If 20g of water at 60 degree centigrade is mixed with 60g of water at 20 degree centigrade the resultant temperature is
the sum of heats gained is zero.
20*c*(Tf-60)+60c(Tf-20)=0
solve for Tf
30℃
To find the resultant temperature when two substances at different temperatures are mixed, we can use the principle of energy conservation. The total heat lost by one substance equals the total heat gained by the other substance.
In this case, we have two substances: water at 60°C and water at 20°C.
First, let's calculate the heat lost or gained by each substance.

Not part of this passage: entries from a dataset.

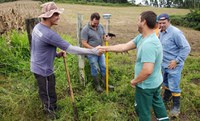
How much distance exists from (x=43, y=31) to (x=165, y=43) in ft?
6.90

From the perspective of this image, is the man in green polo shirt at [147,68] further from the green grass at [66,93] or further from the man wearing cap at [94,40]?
the man wearing cap at [94,40]

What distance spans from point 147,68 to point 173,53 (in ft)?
4.91

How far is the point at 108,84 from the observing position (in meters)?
5.60

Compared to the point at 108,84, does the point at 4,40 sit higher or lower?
higher

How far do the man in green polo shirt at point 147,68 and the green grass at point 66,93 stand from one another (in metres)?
0.91

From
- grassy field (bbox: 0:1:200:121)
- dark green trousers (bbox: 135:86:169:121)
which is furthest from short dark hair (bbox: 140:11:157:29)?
grassy field (bbox: 0:1:200:121)

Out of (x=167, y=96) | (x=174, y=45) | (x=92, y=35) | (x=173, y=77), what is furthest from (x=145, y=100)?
(x=92, y=35)

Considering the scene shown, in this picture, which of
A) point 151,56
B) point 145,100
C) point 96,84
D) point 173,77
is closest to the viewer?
point 151,56

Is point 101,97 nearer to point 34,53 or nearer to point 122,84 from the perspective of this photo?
point 122,84

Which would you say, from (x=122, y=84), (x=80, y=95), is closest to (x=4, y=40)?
(x=80, y=95)

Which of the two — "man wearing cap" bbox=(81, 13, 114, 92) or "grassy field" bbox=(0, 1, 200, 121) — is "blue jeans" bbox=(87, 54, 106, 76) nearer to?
"man wearing cap" bbox=(81, 13, 114, 92)

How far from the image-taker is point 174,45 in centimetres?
448

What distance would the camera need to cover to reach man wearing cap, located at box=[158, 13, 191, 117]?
14.4ft

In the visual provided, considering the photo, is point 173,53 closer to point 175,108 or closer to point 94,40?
point 175,108
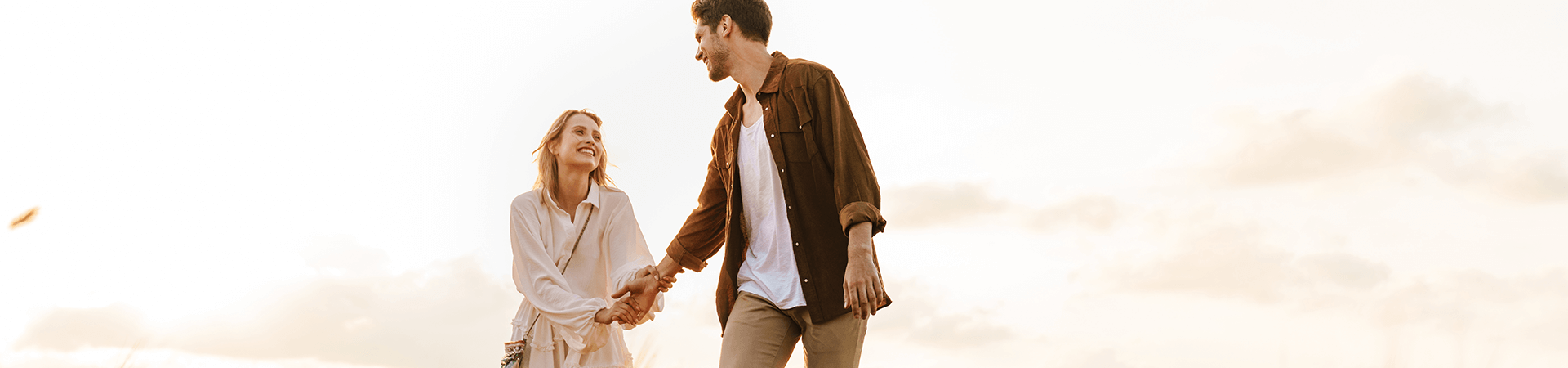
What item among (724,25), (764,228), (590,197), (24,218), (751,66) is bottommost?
(24,218)

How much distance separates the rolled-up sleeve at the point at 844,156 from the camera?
326 centimetres

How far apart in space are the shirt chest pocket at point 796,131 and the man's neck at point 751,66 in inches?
8.2

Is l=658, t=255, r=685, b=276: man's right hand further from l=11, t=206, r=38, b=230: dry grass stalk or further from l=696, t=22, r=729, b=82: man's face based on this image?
l=11, t=206, r=38, b=230: dry grass stalk

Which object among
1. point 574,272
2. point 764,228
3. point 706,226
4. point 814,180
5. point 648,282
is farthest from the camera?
point 574,272

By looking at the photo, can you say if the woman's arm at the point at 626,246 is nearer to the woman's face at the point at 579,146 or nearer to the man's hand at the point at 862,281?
the woman's face at the point at 579,146

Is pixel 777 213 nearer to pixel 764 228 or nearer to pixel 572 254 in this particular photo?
pixel 764 228

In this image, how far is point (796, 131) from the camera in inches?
141

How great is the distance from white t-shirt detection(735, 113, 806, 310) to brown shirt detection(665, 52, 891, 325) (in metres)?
0.04

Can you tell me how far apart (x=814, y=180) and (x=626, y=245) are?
2.10 m

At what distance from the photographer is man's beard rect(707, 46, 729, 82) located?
379 centimetres

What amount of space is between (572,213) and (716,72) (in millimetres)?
1953

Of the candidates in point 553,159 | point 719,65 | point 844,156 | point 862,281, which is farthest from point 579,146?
point 862,281

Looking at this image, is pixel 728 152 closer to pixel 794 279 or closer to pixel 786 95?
pixel 786 95

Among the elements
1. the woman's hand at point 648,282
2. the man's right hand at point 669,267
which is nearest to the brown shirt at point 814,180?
the man's right hand at point 669,267
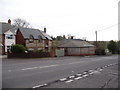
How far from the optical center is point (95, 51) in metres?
55.3

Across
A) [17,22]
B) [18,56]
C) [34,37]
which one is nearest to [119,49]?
[34,37]

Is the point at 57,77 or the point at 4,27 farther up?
the point at 4,27

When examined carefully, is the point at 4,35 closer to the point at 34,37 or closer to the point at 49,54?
the point at 34,37

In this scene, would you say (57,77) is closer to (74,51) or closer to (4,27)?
(4,27)

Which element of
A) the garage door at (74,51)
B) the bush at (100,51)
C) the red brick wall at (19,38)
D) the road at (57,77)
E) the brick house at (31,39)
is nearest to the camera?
the road at (57,77)

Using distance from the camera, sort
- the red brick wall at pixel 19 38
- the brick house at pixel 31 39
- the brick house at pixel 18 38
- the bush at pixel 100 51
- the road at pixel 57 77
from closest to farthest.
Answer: the road at pixel 57 77
the brick house at pixel 18 38
the brick house at pixel 31 39
the red brick wall at pixel 19 38
the bush at pixel 100 51

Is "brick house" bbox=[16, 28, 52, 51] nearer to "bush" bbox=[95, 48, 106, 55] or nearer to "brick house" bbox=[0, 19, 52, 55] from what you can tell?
"brick house" bbox=[0, 19, 52, 55]

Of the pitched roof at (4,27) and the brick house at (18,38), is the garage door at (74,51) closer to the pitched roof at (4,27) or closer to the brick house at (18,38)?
the brick house at (18,38)

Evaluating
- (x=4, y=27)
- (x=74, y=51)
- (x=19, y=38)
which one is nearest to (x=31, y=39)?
(x=19, y=38)

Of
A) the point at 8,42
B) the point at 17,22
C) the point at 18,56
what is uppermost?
the point at 17,22

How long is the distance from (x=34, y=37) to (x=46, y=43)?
5.80 meters

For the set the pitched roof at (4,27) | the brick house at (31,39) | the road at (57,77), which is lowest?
the road at (57,77)

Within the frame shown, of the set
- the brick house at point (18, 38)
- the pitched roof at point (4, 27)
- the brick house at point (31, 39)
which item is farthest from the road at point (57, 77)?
the pitched roof at point (4, 27)

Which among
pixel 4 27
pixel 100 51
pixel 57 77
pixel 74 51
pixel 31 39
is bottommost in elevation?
pixel 57 77
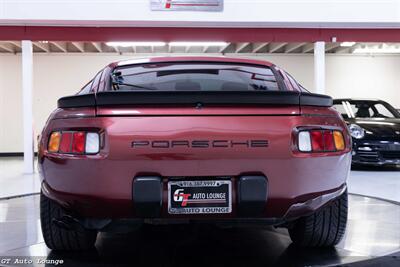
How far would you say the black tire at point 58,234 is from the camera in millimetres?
2377

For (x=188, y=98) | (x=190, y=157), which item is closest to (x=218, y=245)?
(x=190, y=157)

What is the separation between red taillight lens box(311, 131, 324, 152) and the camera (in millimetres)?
2076

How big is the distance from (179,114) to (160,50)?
11032 millimetres

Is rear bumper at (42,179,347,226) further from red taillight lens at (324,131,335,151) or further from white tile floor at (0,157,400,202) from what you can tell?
white tile floor at (0,157,400,202)

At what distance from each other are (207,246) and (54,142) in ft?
4.08

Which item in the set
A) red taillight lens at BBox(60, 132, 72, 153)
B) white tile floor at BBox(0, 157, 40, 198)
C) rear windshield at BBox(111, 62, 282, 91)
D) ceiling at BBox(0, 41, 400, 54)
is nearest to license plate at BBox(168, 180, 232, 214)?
red taillight lens at BBox(60, 132, 72, 153)

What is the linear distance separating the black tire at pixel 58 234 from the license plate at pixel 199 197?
0.67 m

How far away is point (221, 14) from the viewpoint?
7.46 meters

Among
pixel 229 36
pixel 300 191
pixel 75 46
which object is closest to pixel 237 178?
pixel 300 191

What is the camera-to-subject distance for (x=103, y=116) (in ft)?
6.59

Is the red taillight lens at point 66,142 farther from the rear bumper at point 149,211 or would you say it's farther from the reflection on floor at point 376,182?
the reflection on floor at point 376,182

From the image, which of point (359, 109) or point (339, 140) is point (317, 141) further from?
point (359, 109)

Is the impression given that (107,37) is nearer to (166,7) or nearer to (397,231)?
(166,7)

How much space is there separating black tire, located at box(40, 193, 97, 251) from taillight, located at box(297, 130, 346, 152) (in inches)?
48.7
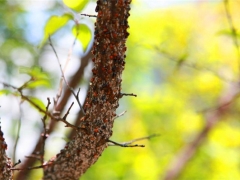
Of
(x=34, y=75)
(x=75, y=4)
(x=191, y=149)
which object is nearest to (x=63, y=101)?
(x=34, y=75)

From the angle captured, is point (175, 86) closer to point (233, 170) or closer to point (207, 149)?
point (207, 149)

The heat lost by the water at 60°C can be calculated using the formula:
Q = m * c * ΔT
Where:
Q is the heat lost (or gained),
m is the mass of the substance,
c is the specific heat capacity of the substance,
ΔT is the change in temperature.
The specific heat capacity of water is approximately 4.18 J/g°C.
For the water at 60°C:
Q1 = 20g * 4.18 J/g°C * (60°C - T)
Q1 = 83.6 J/g°C * (60°C - T)
The heat gained by the water at 20°C can be calculated using the same formula:
Q2 = 60g * 4.18 J/g°C * (T - 20°C)
Q2 = 250.8 J/g°C * (T - 20°C)
Since energy is conserved, the heat lost by one substance should be equal to the heat gained by the other substance:
Q1 = Q2
83.6 J/g°C * (60°C - T) = 250.8 J/g°C * (T - 20°C)
Next, we can solve this equation to find the value of T, which is the resultant temperature.
83.6 J/g°C * 60°C - 83.6 J/g°C * T = 250.8 J/g°C * T - 250.8 J/g°C * 20°C
5001.6 J - 83.6 J/g°C * T = 250.8 J/g°C * T - 5016 J
83.6 J/g°C * T + 250.8 J/g°C * T = 5016 J - 5001.6 J
334.4 J/g°C * T = 14.4 J
T = 14.4 J / 334.4 J/g°C
T ≈ 0.043 °C
Therefore, the resultant temperature when 20g of water at 60°C is mixed with 60g of water at 20°C is approximately 0.043°C.